Mexican actress (1932–2002)

Lucille Silvia Derbez Amézquita, better known as Silvia Derbez (March 8, 1932 – April 6, 2002) was a Mexican film and television actress. She was the lead actress in the first telenovela produced in Mexico, Senda Prohibida.

==Biography==
Derbez was born in San Luis Potosí, Mexico on March 8, 1932. She is the daughter of French businessman Marcel Derbez Gilly and María de la Luz Amézquita, a Mexican housewife. As a young child, she studied dance, and then began performing in dance theater. At age 13, she began to learn acting with Seki Sano.

Her first participation in film was as an extra in the 1948 film Tarzan and the Mermaids. She debuted in Mexican film in the 1947 film La Novia del Mar (The Bride of the Sea). Her early film career included Allá en el Rancho Grande (Out on the Big Ranch) in 1948, and the role of Beatriz in the classic cabaretera film noir Salón México.

In the 1958 telenovela Senda prohibida (Forbidden Way), the first daily telenovela broadcast in Mexico, Derbez played the lead role of Nora. Derbez also played the title role in the telenovela Elisa.

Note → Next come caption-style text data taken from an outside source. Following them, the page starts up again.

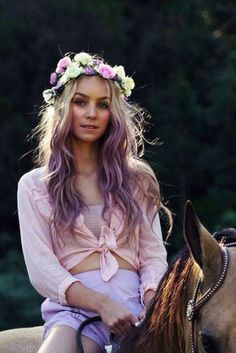 tips of hair dyed blonde & tips of hair dyed ; tips of hair dyed pink ; tips of hair dyed blue ; tips of hair dyed purple ; tips of hair dyed red ; tips of hair dyed blonde ; tips of hair dyed brown Purple Dip Dye, Hair Color Purple, Purple Ombre, New Hair Colors, Purple Tips, Ombre Colour, Pastel Purple, Dyed Tips, Hair Dye Tips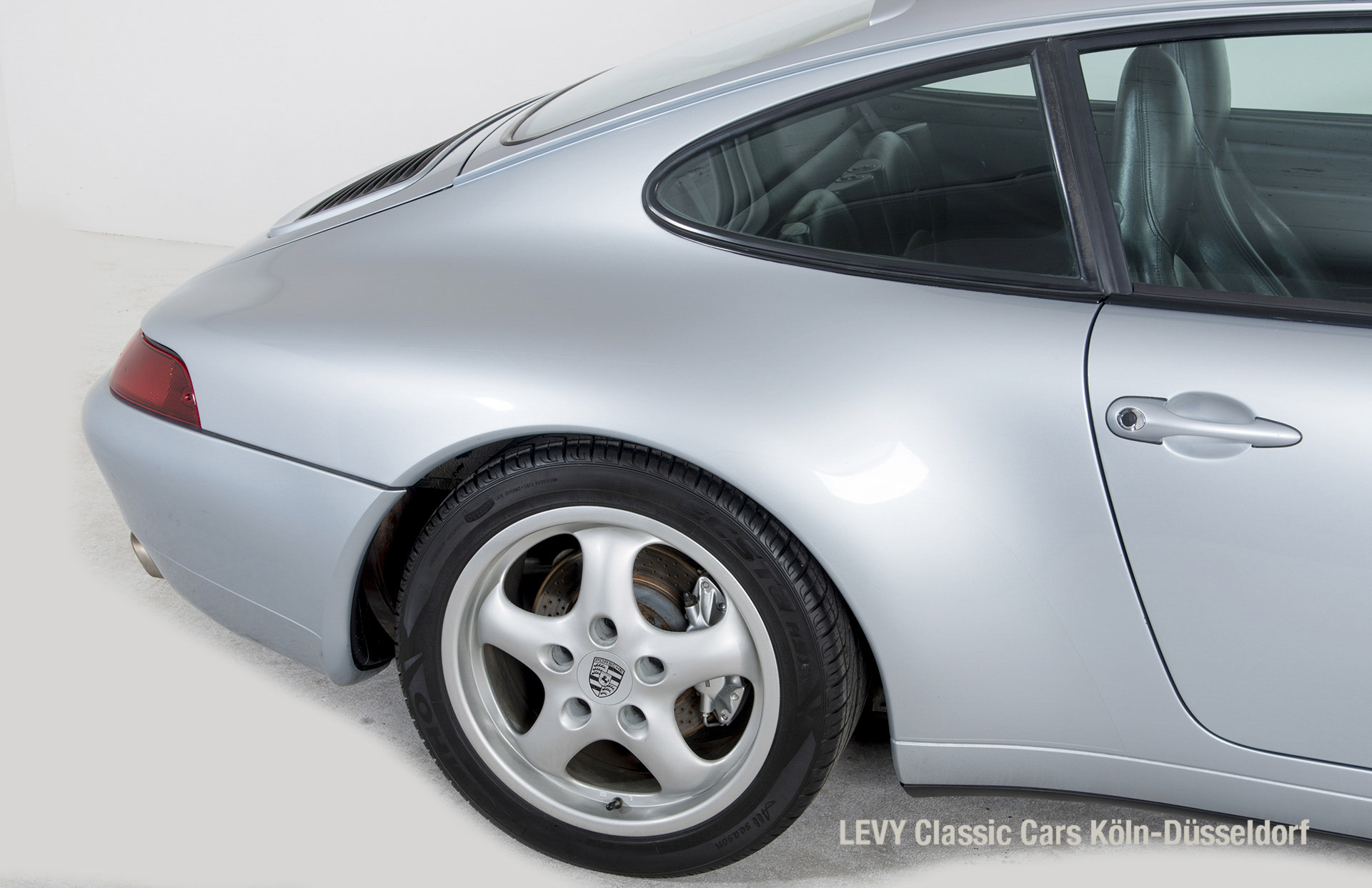 22282 Porsche silber 23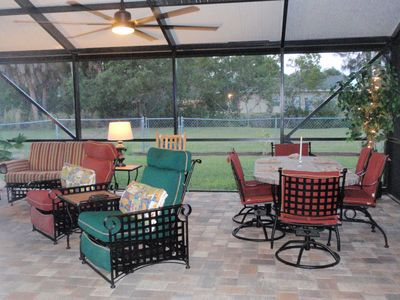 Cast Iron Outdoor Furniture table seating for 6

In addition to her film and television career, Derbez performed in theatrical productions, and formed the Derbez-Banquells theater company with Rafael Banquells. She also had a career in radio, which included a radio program where she sang with the Juan García Esquivel orchestra, participation in a variety of XEQ and XEW programs, and work as a professionally licensed announcer for commercials and programs.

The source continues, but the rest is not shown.